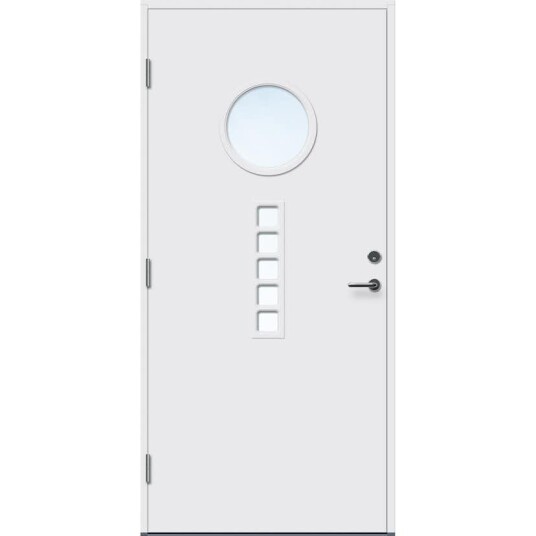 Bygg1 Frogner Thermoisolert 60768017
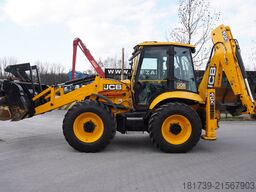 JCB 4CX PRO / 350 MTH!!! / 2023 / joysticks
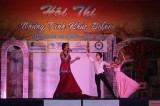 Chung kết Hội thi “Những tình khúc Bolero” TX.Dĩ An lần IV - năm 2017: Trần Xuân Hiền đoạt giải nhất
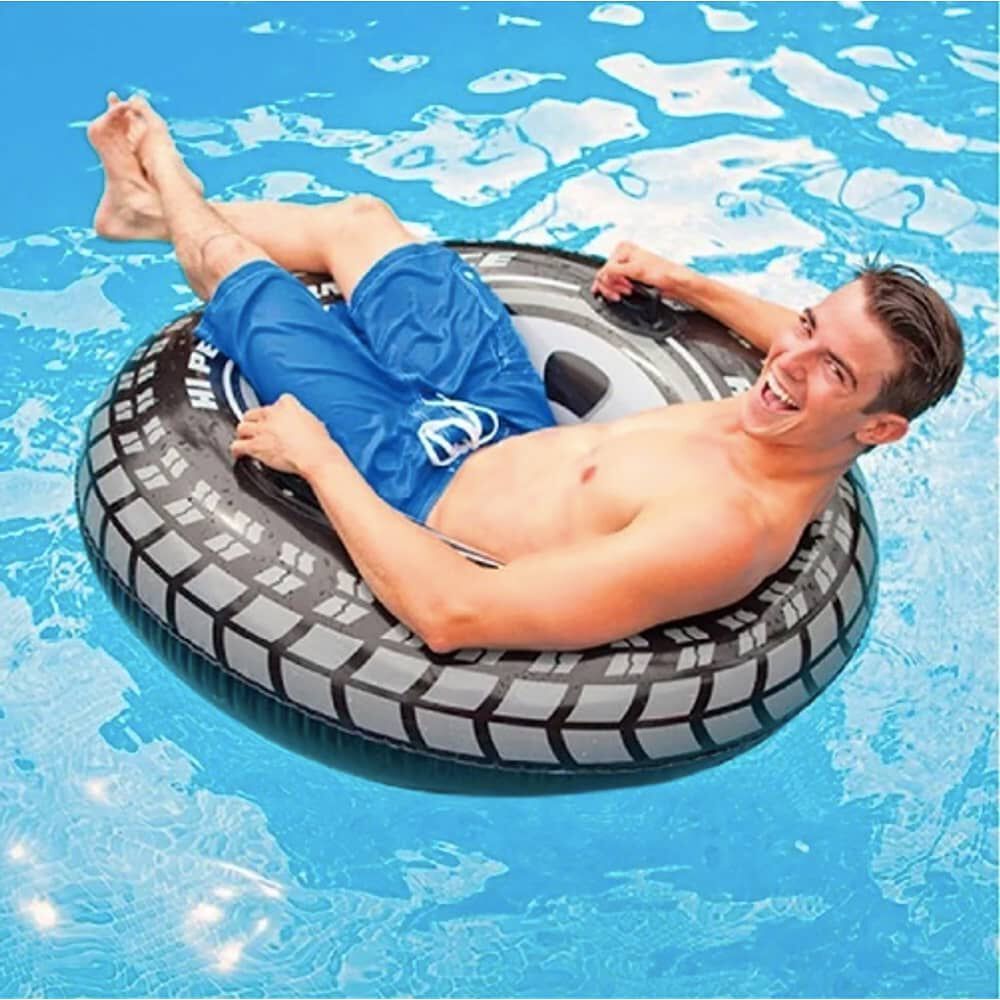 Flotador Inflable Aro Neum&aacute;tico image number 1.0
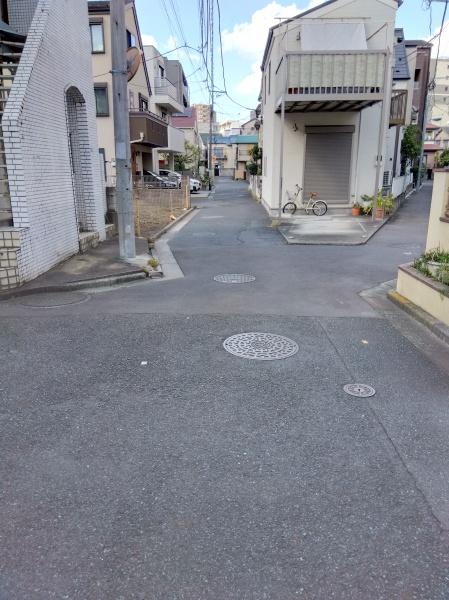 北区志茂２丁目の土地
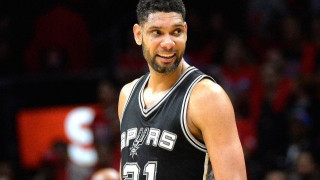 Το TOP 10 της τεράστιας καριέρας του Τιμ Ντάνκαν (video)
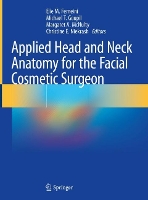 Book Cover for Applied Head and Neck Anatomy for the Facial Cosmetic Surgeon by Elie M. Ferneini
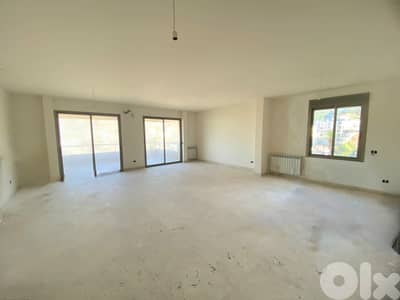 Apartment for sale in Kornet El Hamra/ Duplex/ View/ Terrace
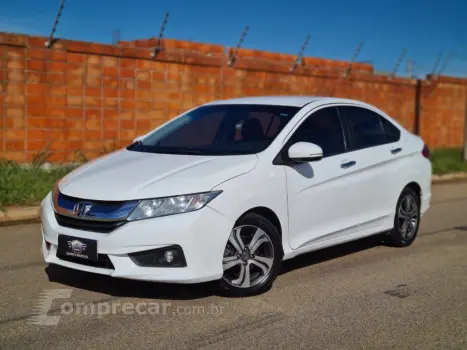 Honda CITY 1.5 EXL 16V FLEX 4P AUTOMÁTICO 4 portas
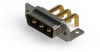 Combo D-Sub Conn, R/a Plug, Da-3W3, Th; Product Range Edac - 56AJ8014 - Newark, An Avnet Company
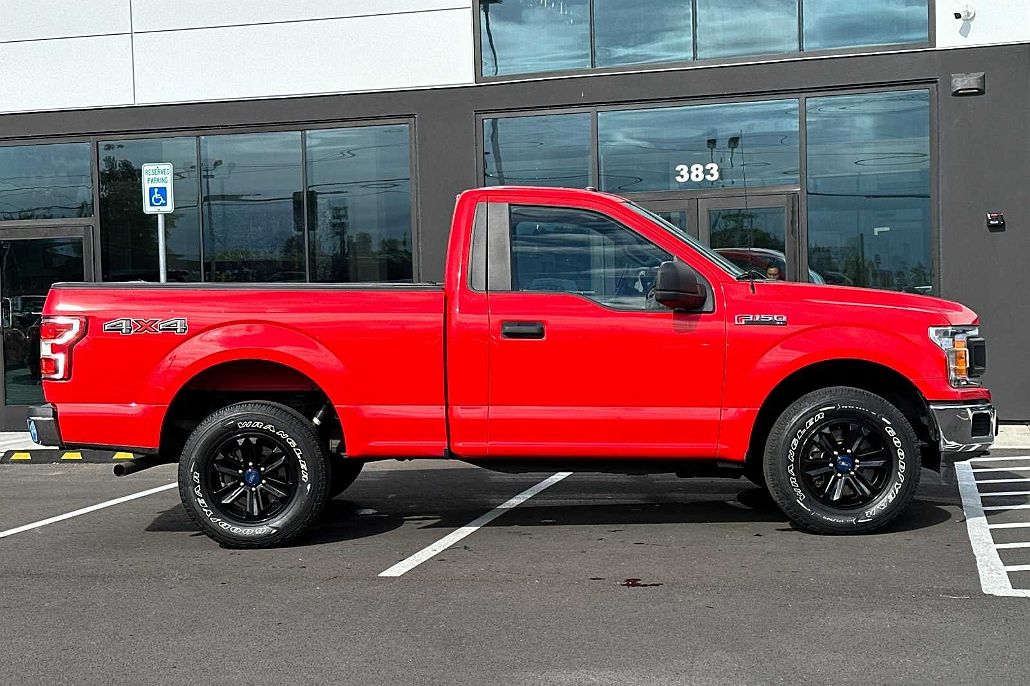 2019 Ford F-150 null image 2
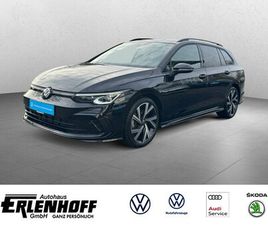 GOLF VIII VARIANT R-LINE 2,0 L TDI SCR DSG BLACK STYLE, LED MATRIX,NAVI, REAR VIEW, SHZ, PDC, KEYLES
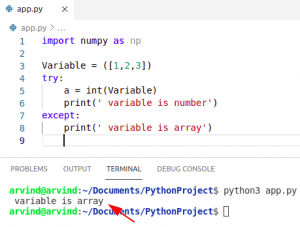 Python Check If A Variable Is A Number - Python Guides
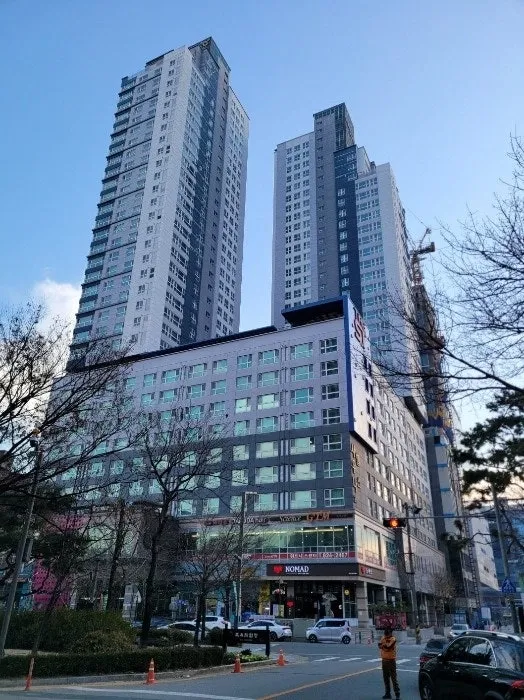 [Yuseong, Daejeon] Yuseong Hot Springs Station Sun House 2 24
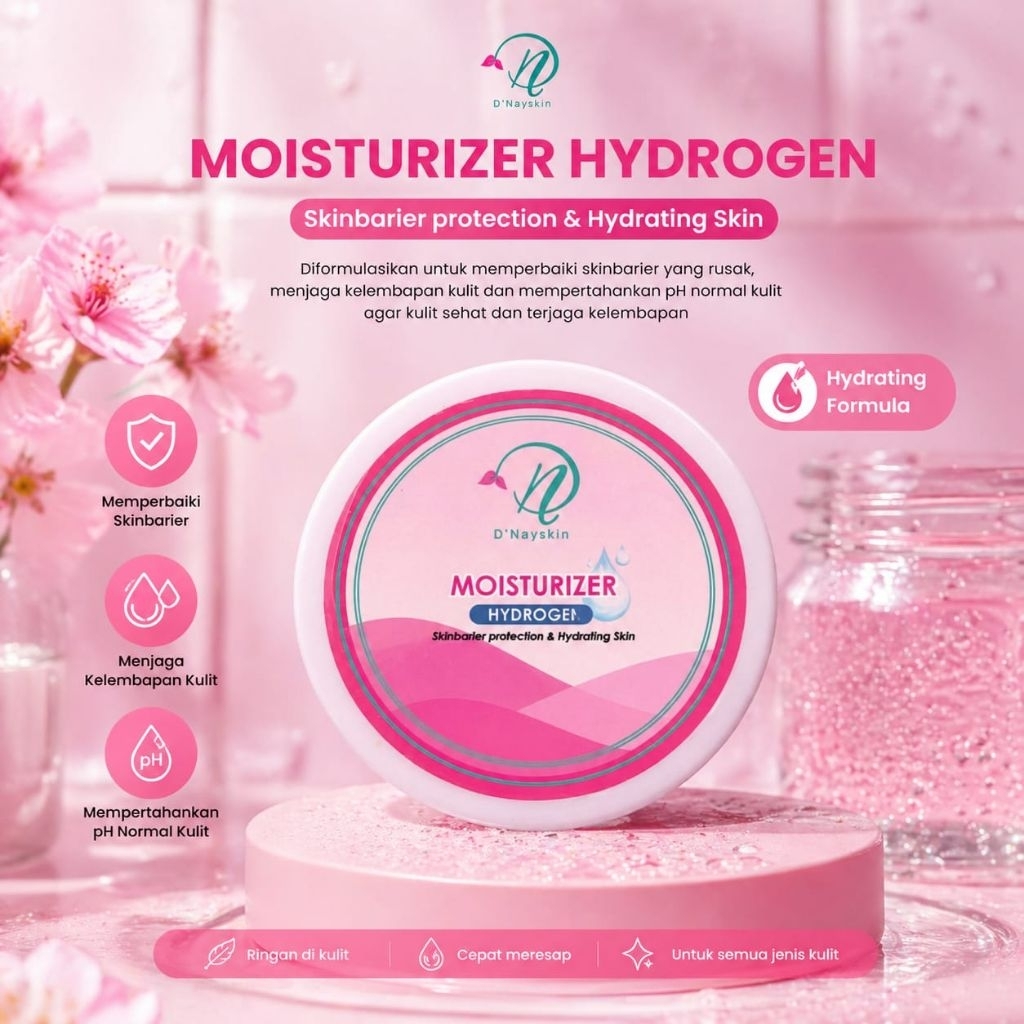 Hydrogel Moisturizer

•••••

> _EXERCISE OBJECTIVE_
The expected answer is the lines from the one that has "Book Cover for" to the end of the listing, transcribed exactly, with pictures left out and no other line added.

> _RESULT_
 Book Cover for Applied Head and Neck Anatomy for the Facial Cosmetic Surgeon by Elie M. Ferneini
 Apartment for sale in Kornet El Hamra/ Duplex/ View/ Terrace
 Honda CITY 1.5 EXL 16V FLEX 4P AUTOMÁTICO 4 portas
 Combo D-Sub Conn, R/a Plug, Da-3W3, Th; Product Range Edac - 56AJ8014 - Newark, An Avnet Company
 2019 Ford F-150 null image 2
 GOLF VIII VARIANT R-LINE 2,0 L TDI SCR DSG BLACK STYLE, LED MATRIX,NAVI, REAR VIEW, SHZ, PDC, KEYLES
 Python Check If A Variable Is A Number - Python Guides
 [Yuseong, Daejeon] Yuseong Hot Springs Station Sun House 2 24
 Hydrogel Moisturizer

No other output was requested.